**Input:**

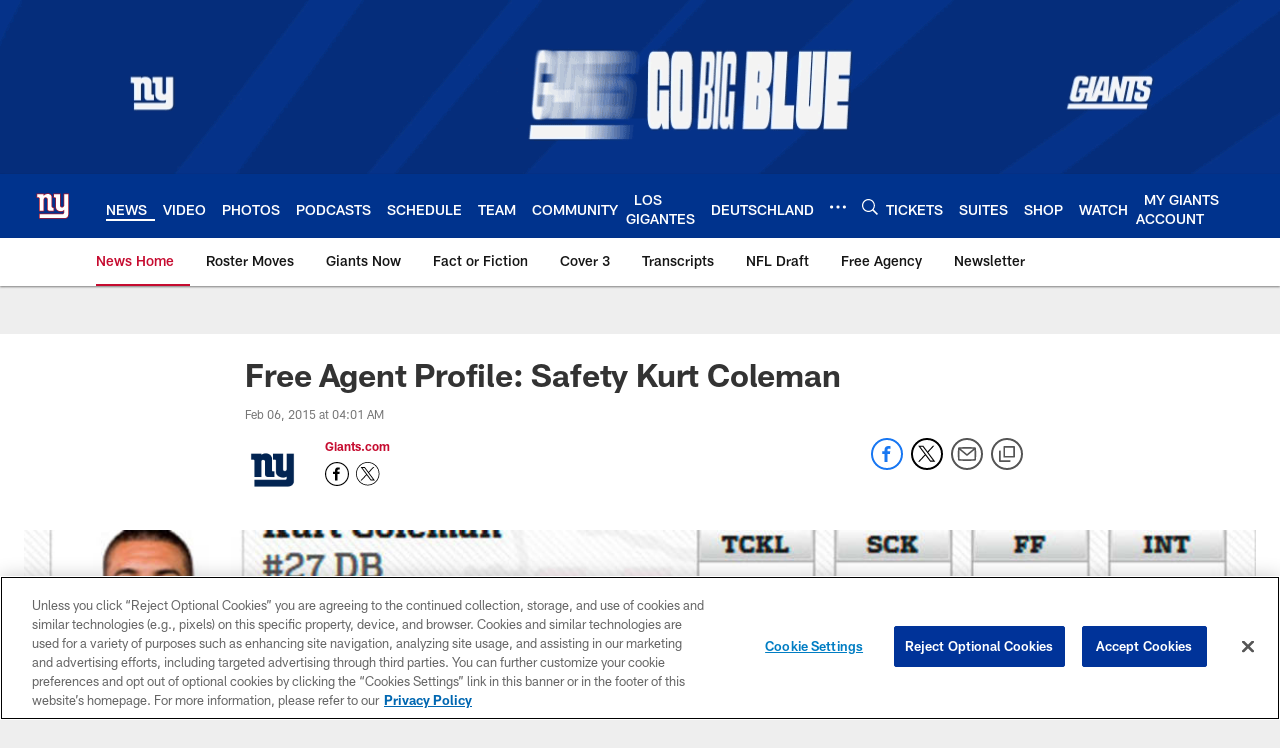

--- FILE ---
content_type: text/html; charset=utf-8
request_url: https://www.google.com/recaptcha/api2/aframe
body_size: 269
content:
<!DOCTYPE HTML><html><head><meta http-equiv="content-type" content="text/html; charset=UTF-8"></head><body><script nonce="MhSX8gVYxyUewUEjA41_KQ">/** Anti-fraud and anti-abuse applications only. See google.com/recaptcha */ try{var clients={'sodar':'https://pagead2.googlesyndication.com/pagead/sodar?'};window.addEventListener("message",function(a){try{if(a.source===window.parent){var b=JSON.parse(a.data);var c=clients[b['id']];if(c){var d=document.createElement('img');d.src=c+b['params']+'&rc='+(localStorage.getItem("rc::a")?sessionStorage.getItem("rc::b"):"");window.document.body.appendChild(d);sessionStorage.setItem("rc::e",parseInt(sessionStorage.getItem("rc::e")||0)+1);localStorage.setItem("rc::h",'1769242980259');}}}catch(b){}});window.parent.postMessage("_grecaptcha_ready", "*");}catch(b){}</script></body></html>

--- FILE ---
content_type: text/javascript; charset=utf-8
request_url: https://auth-id.giants.com/accounts.webSdkBootstrap?apiKey=4_mBuHtGsXVNDHn5crFoXSQQ&pageURL=https%3A%2F%2Fwww.giants.com%2Fnews%2Ffree-agent-profile-safety-kurt-coleman-15009744&sdk=js_latest&sdkBuild=18435&format=json
body_size: 414
content:
{
  "callId": "019bef195f687433aee1099cd55984d1",
  "errorCode": 0,
  "apiVersion": 2,
  "statusCode": 200,
  "statusReason": "OK",
  "time": "2026-01-24T08:22:56.117Z",
  "hasGmid": "ver4"
}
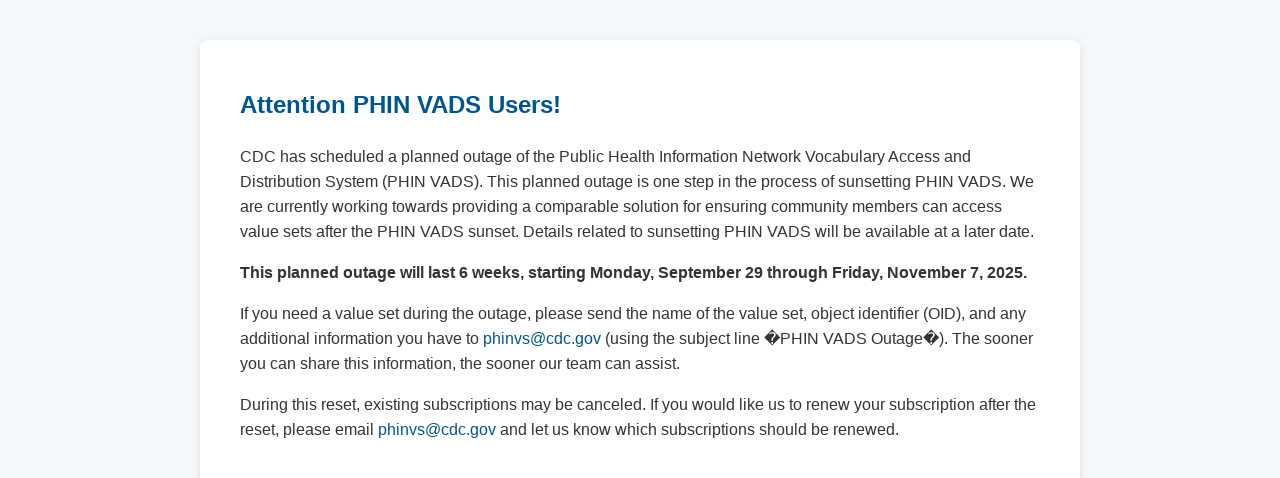

--- FILE ---
content_type: text/html
request_url: https://phinvads.cdc.gov/vads/ViewCodeSystemConcept.action?oid=2.16.840.1.113883.12.227&code=BAH
body_size: 2443
content:
<!DOCTYPE html>
<html lang="en">
<head>
    <meta charset="UTF-8">
    <title>PHIN VADS Outage Notice</title>
    <style>
        body {
            font-family: Arial, sans-serif;
            line-height: 1.6;
            margin: 40px;
            background-color: #f4f8fb;
            color: #333;
        }
        .container {
            max-width: 800px;
            margin: auto;
            background: #fff;
            padding: 30px 40px;
            border-radius: 8px;
            box-shadow: 0 2px 8px rgba(0,0,0,0.1);
        }
        h1 {
            color: #00558C;
            font-size: 24px;
            margin-bottom: 20px;
        }
        p {
            margin-bottom: 16px;
        }
        a {
            color: #00558C;
            text-decoration: none;
        }
        a:hover {
            text-decoration: underline;
        }
    </style>
</head>
<body>
    <div class="container">
        <h1>Attention PHIN VADS Users!</h1>
        <p>
            CDC has scheduled a planned outage of the Public Health Information Network Vocabulary Access and Distribution System (PHIN VADS).
            This planned outage is one step in the process of sunsetting PHIN VADS. We are currently working towards providing a comparable
            solution for ensuring community members can access value sets after the PHIN VADS sunset. Details related to sunsetting PHIN VADS
            will be available at a later date.
        </p>
        <p>
            <strong>This planned outage will last 6 weeks, starting Monday, September 29 through Friday, November 7, 2025.</strong>
        </p>
        <p>
            If you need a value set during the outage, please send the name of the value set, object identifier (OID), and any additional
            information you have to
            <a href="mailto:phinvs@cdc.gov?subject=PHIN VADS Outage">phinvs@cdc.gov</a>
            (using the subject line �PHIN VADS Outage�). The sooner you can share this information, the sooner our team can assist.
        </p>
        <p>
            During this reset, existing subscriptions may be canceled. If you would like us to renew your subscription after the reset,
            please email
            <a href="mailto:phinvs@cdc.gov">phinvs@cdc.gov</a>
            and let us know which subscriptions should be renewed.
        </p>
    </div>
</body>
</html>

**Problem to work on:** Begin at the line containing "margin-bottom: 16px;" and reproduce each line through the end of the records above.

**Problem solution:**
            margin-bottom: 16px;
        }
        a {
            color: #00558C;
            text-decoration: none;
        }
        a:hover {
            text-decoration: underline;
        }
    </style>
</head>
<body>
    <div class="container">
        <h1>Attention PHIN VADS Users!</h1>
        <p>
            CDC has scheduled a planned outage of the Public Health Information Network Vocabulary Access and Distribution System (PHIN VADS).
            This planned outage is one step in the process of sunsetting PHIN VADS. We are currently working towards providing a comparable
            solution for ensuring community members can access value sets after the PHIN VADS sunset. Details related to sunsetting PHIN VADS
            will be available at a later date.
        </p>
        <p>
            <strong>This planned outage will last 6 weeks, starting Monday, September 29 through Friday, November 7, 2025.</strong>
        </p>
        <p>
            If you need a value set during the outage, please send the name of the value set, object identifier (OID), and any additional
            information you have to
            <a href="mailto:phinvs@cdc.gov?subject=PHIN VADS Outage">phinvs@cdc.gov</a>
            (using the subject line �PHIN VADS Outage�). The sooner you can share this information, the sooner our team can assist.
        </p>
        <p>
            During this reset, existing subscriptions may be canceled. If you would like us to renew your subscription after the reset,
            please email
            <a href="mailto:phinvs@cdc.gov">phinvs@cdc.gov</a>
            and let us know which subscriptions should be renewed.
        </p>
    </div>
</body>
</html>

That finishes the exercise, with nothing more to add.